======== Supplied data ========
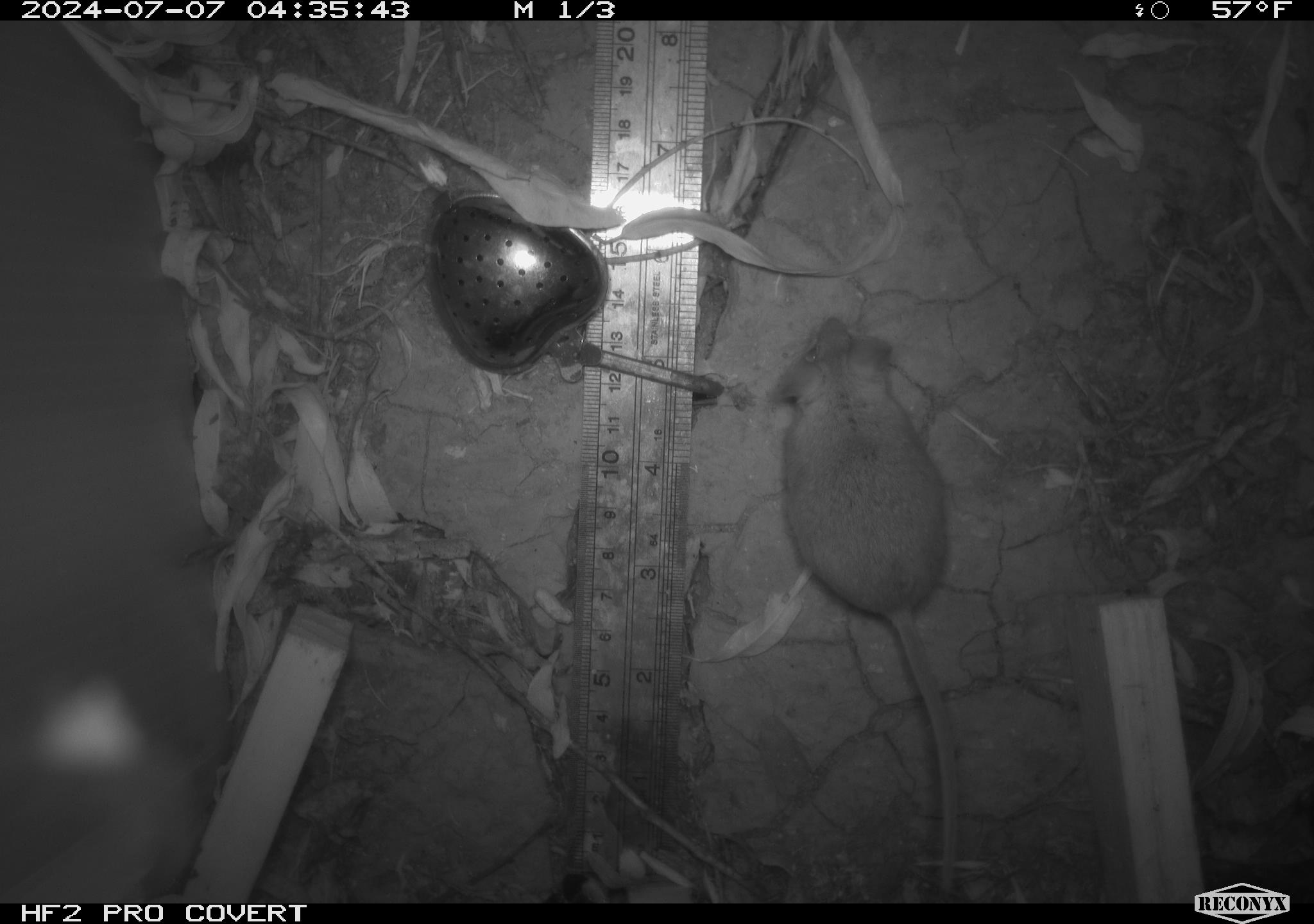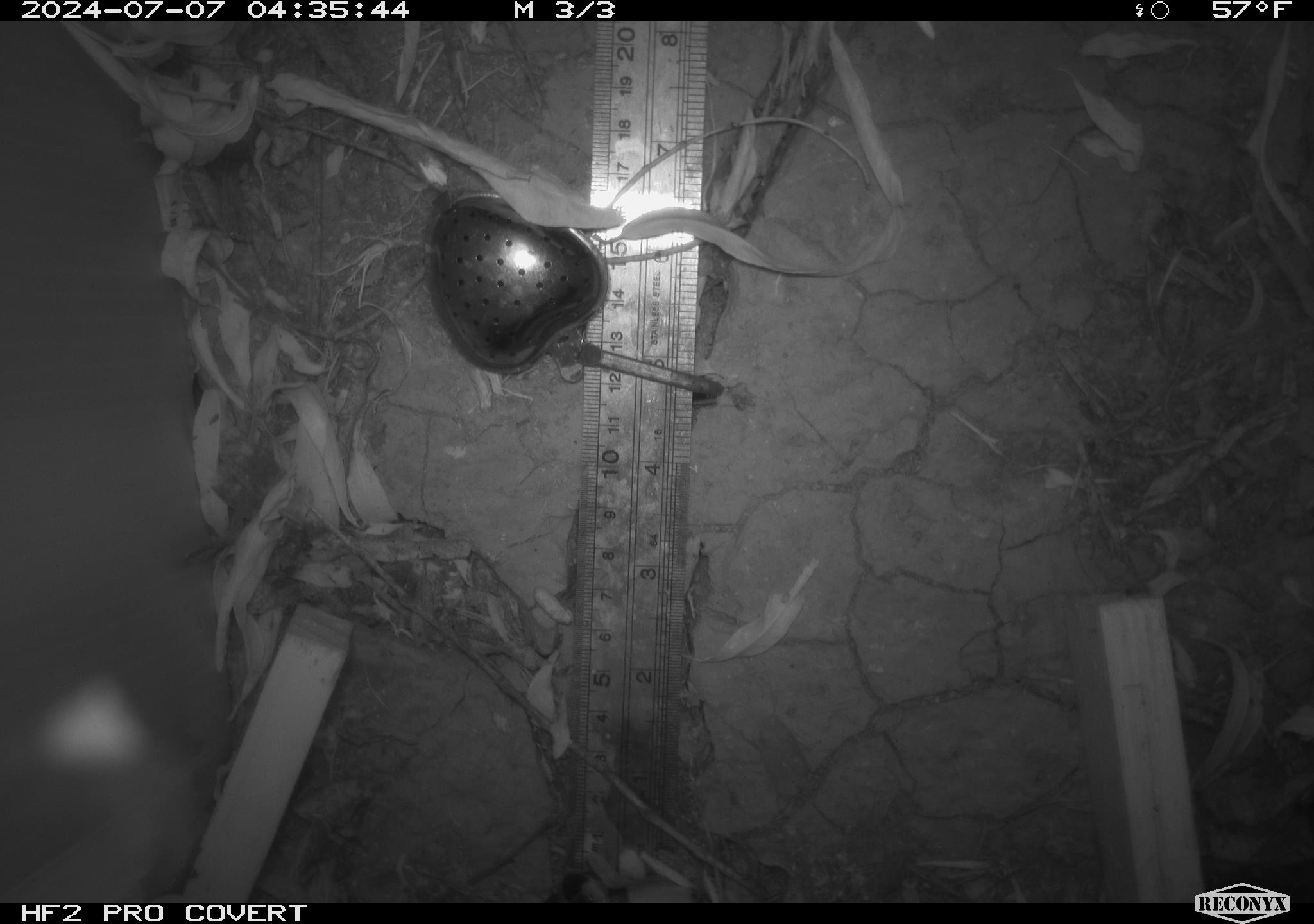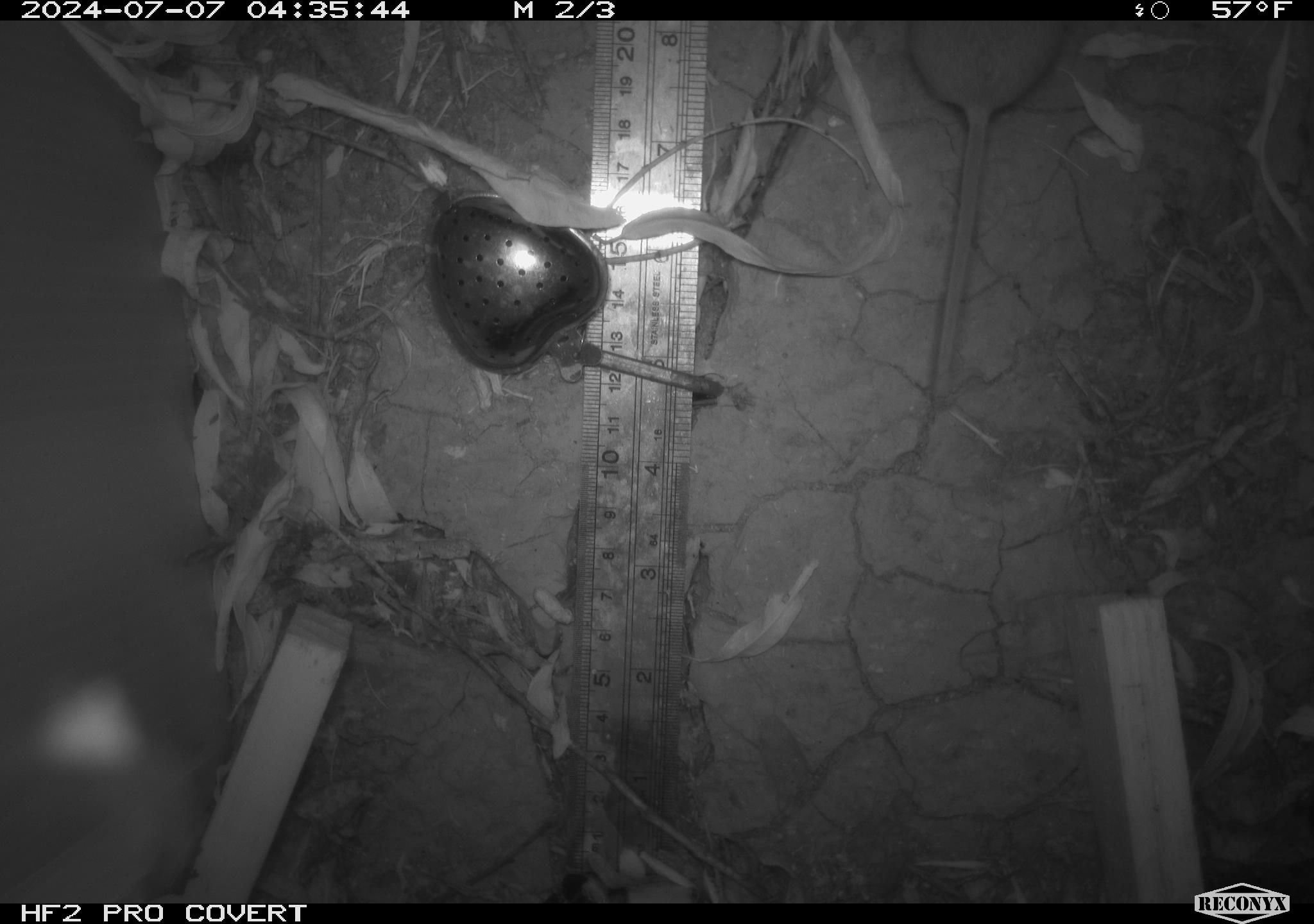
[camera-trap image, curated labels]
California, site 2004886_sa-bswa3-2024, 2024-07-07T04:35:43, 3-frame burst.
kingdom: Animalia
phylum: Chordata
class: Mammalia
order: Rodentia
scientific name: Rodentia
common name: mouse species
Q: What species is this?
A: Mouse species (Rodentia).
========
(About this exercise):
Your output should be the lines from the one with "2024-07-07T04:35:43, 3-frame burst." through the last line of the entries above, copied exactly and nothing more.

(Solution for this task):
California, site 2004886_sa-bswa3-2024, 2024-07-07T04:35:43, 3-frame burst.
kingdom: Animalia
phylum: Chordata
class: Mammalia
order: Rodentia
scientific name: Rodentia
common name: mouse species
Q: What species is this?
A: Mouse species (Rodentia).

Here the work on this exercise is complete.